Bien sûr, mais ça, c'est fini! C’était il y a 20 ou 30 ans. A l'époque, quand je faisais de la compétition et que je m'entraînais dans mon petit village perdu au fond de la France, le joggeur sortait des clous. Il renvoyait une image assez négative. Au contraire, aujourd’hui, il dégage quelque chose de très positif.

Vous avouerez qu’il y a encore une certaine appréhension à dépasser pour suer comme un bœuf au milieu d’une foule.
Certainement. Cela dépend de l'âge où on s’y met, de son vécu sportif. Débuter la course à pied peut générer des angoisses, une sorte de malaise. On s’estime regardé, souvent à tort. C’est une pensée qui traverse l’esprit de beaucoup de monde, et pas seulement pour la course. Quand on questionne l’image que l’on renvoie de soi auprès d’autrui, dans toutes ses formes de loisir, c’est un rapport à soi dans l’univers. C’est quelque chose que l’on retrouve dans le mode d’existence: moins vous êtes à l’aise, plus le problème de l’image de soi va être fort.

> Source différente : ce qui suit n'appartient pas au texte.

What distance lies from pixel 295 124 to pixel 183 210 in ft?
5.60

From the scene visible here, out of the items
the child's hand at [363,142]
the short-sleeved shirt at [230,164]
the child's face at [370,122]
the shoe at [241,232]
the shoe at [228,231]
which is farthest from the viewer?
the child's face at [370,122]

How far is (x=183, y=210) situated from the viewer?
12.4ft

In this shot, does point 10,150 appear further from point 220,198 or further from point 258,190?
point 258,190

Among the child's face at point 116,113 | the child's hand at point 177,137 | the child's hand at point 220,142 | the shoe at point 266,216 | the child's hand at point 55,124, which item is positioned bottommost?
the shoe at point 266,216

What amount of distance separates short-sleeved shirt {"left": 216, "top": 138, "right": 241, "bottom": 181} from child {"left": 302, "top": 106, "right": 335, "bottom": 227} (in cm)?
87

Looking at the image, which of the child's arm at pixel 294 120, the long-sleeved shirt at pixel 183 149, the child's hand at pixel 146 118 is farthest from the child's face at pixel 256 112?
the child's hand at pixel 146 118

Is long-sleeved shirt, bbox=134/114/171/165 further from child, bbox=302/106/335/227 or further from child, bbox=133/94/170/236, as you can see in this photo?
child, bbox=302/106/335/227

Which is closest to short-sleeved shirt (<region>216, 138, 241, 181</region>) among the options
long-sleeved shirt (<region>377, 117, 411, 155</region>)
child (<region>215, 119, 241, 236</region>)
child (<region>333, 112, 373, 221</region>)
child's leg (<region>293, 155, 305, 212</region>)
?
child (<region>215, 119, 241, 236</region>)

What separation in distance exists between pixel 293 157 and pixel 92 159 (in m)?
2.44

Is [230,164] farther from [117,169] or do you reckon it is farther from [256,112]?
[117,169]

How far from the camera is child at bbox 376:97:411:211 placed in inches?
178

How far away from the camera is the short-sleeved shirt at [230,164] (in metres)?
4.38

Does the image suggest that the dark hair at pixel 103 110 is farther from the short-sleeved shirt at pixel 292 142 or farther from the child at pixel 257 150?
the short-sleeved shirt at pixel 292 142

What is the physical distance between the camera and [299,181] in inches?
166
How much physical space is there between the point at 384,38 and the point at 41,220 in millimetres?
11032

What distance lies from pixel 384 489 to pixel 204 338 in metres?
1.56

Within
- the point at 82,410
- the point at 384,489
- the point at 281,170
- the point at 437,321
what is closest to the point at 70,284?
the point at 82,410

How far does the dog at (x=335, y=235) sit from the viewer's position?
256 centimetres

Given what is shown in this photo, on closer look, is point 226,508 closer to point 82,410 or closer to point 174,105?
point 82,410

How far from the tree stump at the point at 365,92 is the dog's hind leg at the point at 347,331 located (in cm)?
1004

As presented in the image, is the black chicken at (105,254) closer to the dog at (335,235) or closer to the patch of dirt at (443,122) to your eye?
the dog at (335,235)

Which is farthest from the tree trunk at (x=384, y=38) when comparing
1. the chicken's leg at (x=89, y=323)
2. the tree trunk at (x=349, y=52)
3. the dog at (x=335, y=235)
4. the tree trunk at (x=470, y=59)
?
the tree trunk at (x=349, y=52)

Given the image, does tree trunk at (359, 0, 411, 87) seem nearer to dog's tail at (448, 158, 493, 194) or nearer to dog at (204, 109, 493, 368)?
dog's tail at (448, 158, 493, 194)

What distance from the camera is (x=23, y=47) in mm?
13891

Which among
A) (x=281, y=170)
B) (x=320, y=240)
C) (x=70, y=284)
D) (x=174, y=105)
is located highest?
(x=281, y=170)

Au point de nous décourager à nous lancer dans la course à pied?
Je discute régulièrement avec des gens qui ne courent pas pour mieux comprendre les motivations de ceux qui courent. Bon nombre d’entre eux évoquent la monotonie ou le manque de plaisir. D'autres personnes ne courent pas du tout car elles ont l’impression de mal courir. C'est particulièrement marquant chez les femmes: cela va du jogging à l’ultra-trail, où elles ne représentent que 12%. Il y a des dispositions genrées qui font que le rapport au corps, à l’effort et à la course n’est pas le même. Aujourd'hui heureusement, les choses ont évolué. Avant, pour faire de la course à pied, il fallait avoir une foulée comme ci, une foulée comme ça, avoir un certain temps… Beaucoup de coureurs ne se trouvent plus dans cette logique-là.

«La course à pied a fortement évolué dans le temps et épouse les mutations sociétales. C’est un sismographe de la société»

En quoi la pratique de la course a-t-elle changé ces dernières décennies?
Oh! J'ai combien de temps? (Rires). Plus sérieusement, la course à pied a connu trois évolutions entre les années 90 et aujourd'hui. La première a opéré dans la mouvance de mai 68: la course à pied répond à une quête de liberté et de plaisir, d’épanouissement personnel et de convivialité, en dehors des stades. C'est une période où l'on casse les codes sociaux et les codes sportifs. Durant la seconde phase, la course à pied entre dans l'hypermodernité et l’hyperconsommation: on veut aller toujours plus vite, plus haut, plus longtemps. C’est la quête de l’ultra: ultra-marathon, ultra-trail. Depuis une douzaine d’années, on se trouve dans une troisième évolution, une sorte d’hybridation entre la recherche de la performance et une course un peu plus décontractée, plus axée sur le bien-être. Certains vont jusqu'à pratiquer la méditation pendant leur course.

«On se questionne sur le sens de sa vie, et par conséquent dans la course à pied aussi»

Aujourd’hui, la norme de la mise en forme et du bien-être s’est diffusée énormément dans l’ensemble de la population occidentale. Elle touche la masse, contrairement à la pratique de l’extrême ou de l’aventure, qui ne concerne qu’une minorité.

Olivier Bessy est sociologue du sport, des loisirs et du tourisme, coureur à pied et organisateur d'événements pédestres. Professeur à l'Université de Pau et des Pays de l'Adour, il a consacré plusieurs ouvrages à sa passion. Son dernier livre, Courir sans entraves (2022, éditions Cairn) est le premier d'une série de trois tomes consacrée à l'évolution de la course entre 1968 et aujourd'hui comme phénomène de société.

Donc si je comprends bien, maintenant, on court plus pour soi que pour les autres? Ceux qui s’inquiètent de l’image qu’ils renvoient sont une minorité?
Exactement. Cette minorité existe encore, bien sûr, mais elle a beaucoup diminué. Le sport est sorti du sport, si on veut. A présent, il concerne l’ensemble de la sphère sociale. Il en va de même pour la perception du corps. Chacun commence à s’émanciper des normes corporelles auxquelles il fallait correspondre.